In a company, if a meeting has been called and agreed upon, who then has the authority to adjourn the said meeting?
Before we dive into the answer, it is important to know the difference between an adjournment and a postponement.
Power to Adjourn
The power to adjourn a meeting typically lies with the chairman of the meeting. Under common law, the chairman has the power to adjourn meetings under certain circumstances. Provisions detailing the adjournment of a meeting are usually set out in the company’s article of association.
Standard article of association for both private and public companies provides that, amongst others, the company’s chairman may adjourn a general meeting at which quorum is present, if:
- members of the meeting consents to an adjournment;
- the chairman perceives an adjournment of the meeting is necessary to protect the safety of any person attending the meeting or to ensure the orderly conduct of the business; or
- if directed so by members of the meeting.
The Law
However, even though the power to adjourn a meeting vests in the hands of the chairman of a meeting, it must be understood that a chairman does not have the power to stop or adjourn a meeting at his own whims and fancy.
The case of Dato’ Mak Kok & Anor v See Keng Leong & 9 Ors [1990] 1 CLJ 71, HC established that the chairman may only adjourn the meeting if the members present so wish, or with the consent of the members present:
“The chairman however possesses an inherent power to adjourn for disorder for such a period as may be reasonably necessary to restore order.

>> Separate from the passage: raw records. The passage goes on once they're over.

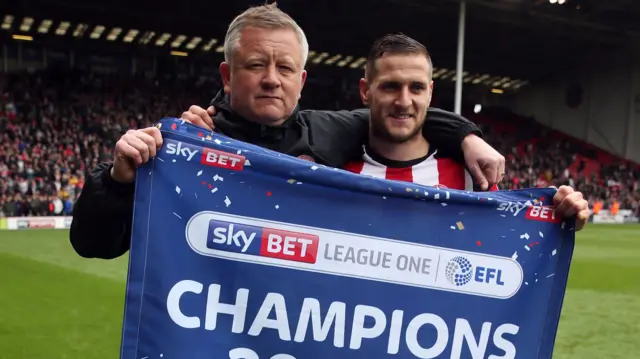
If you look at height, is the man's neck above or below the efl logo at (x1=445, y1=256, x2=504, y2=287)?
above

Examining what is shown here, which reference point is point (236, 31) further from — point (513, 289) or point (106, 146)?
point (106, 146)

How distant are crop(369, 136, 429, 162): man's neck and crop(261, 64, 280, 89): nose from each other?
2.05ft

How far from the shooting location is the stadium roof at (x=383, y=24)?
74.3ft

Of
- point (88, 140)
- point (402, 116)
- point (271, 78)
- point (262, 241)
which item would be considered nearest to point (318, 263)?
point (262, 241)

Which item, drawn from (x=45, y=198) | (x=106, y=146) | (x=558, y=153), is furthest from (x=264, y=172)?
(x=558, y=153)

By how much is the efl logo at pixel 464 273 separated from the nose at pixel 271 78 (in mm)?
835

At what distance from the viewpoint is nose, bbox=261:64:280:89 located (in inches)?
78.1

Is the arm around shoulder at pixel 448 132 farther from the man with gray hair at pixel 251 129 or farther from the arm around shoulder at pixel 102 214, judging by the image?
the arm around shoulder at pixel 102 214

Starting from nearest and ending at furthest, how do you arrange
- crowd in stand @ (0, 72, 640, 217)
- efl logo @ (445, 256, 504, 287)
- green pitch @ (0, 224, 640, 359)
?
1. efl logo @ (445, 256, 504, 287)
2. green pitch @ (0, 224, 640, 359)
3. crowd in stand @ (0, 72, 640, 217)

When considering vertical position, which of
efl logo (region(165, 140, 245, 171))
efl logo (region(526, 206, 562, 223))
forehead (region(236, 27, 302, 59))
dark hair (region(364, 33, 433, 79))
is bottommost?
efl logo (region(526, 206, 562, 223))

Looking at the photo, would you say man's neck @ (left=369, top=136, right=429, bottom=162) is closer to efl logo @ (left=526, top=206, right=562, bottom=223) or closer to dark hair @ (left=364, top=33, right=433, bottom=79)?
dark hair @ (left=364, top=33, right=433, bottom=79)

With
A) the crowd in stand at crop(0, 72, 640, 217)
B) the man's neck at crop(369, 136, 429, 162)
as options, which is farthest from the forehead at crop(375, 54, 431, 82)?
the crowd in stand at crop(0, 72, 640, 217)

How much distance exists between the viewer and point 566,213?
80.0 inches

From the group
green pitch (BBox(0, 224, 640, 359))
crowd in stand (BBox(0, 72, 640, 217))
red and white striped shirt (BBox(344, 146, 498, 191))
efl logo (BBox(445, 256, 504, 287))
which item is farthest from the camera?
crowd in stand (BBox(0, 72, 640, 217))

He cannot adjourn the meeting sine die. If he does so, the adjournment is not a valid adjournment. See John v. Rees & Ors. [1970] Ch 345.”
The Federal Court in the case of Tan Kah Wich & Ors v Datuk Phua Cheng Leong & ORS [1979] 2 MLJ 259, on the other hand, decided that the right to adjourn a meeting is vested in the assembly itself unless there are particular regulations which vests this power in the chairman.
At this juncture, it can be understood that a chairman only has the power to adjourn a meeting if it is vested upon him under a regulation or the company’s article of association. However, this power is not be absolute as a chairman may only adjourn a meeting if has been consented to by the members.
The Court of Appeal case of Cepatwawasan Group Bhd v Datuk Lo Fui Ming & Ors [2005] 2 MLJ 57 further held that a chairman may also exercise its inherent power to adjourn a meeting without the consent of its members for a reasonable period of time, if it is to maintain the order of the meeting.
This power, however, is not extended in the cases where a chairman has adjourned a meeting without the consent of its members in good faith or when the chairman decided that the meeting was no longer necessary. The inherent power of a chairman is strictly limited to maintaining the order of the meeting.
In the case of National Dwellings Society v. Sykes [1894] Ch 159, it has been observed as below:
“Unquestionably it is the duty of the chairman, and his function, to preserve order, and to take care that the proceedings are conducted in a proper manner, and that the sense of the meeting is properly ascertained with regard to any question which is properly before the meeting. But, in my opinion, the power which has been contended for is not within the scope of the authority of the chairman – namely, to stop the meeting at his own will and pleasure.”
Conclusion
In conclusion, even though the power to adjourn a meeting is usually vested upon the chairman of the meeting, it does not mean that a chairman may adjourn a meeting at his whims and fancy.
The chairman may only adjourn a meeting if the members wish so or consent to the adjournment.
When the members do not consent to the adjournment, the chairman may only adjourn the meeting if there is a disorder during the meeting.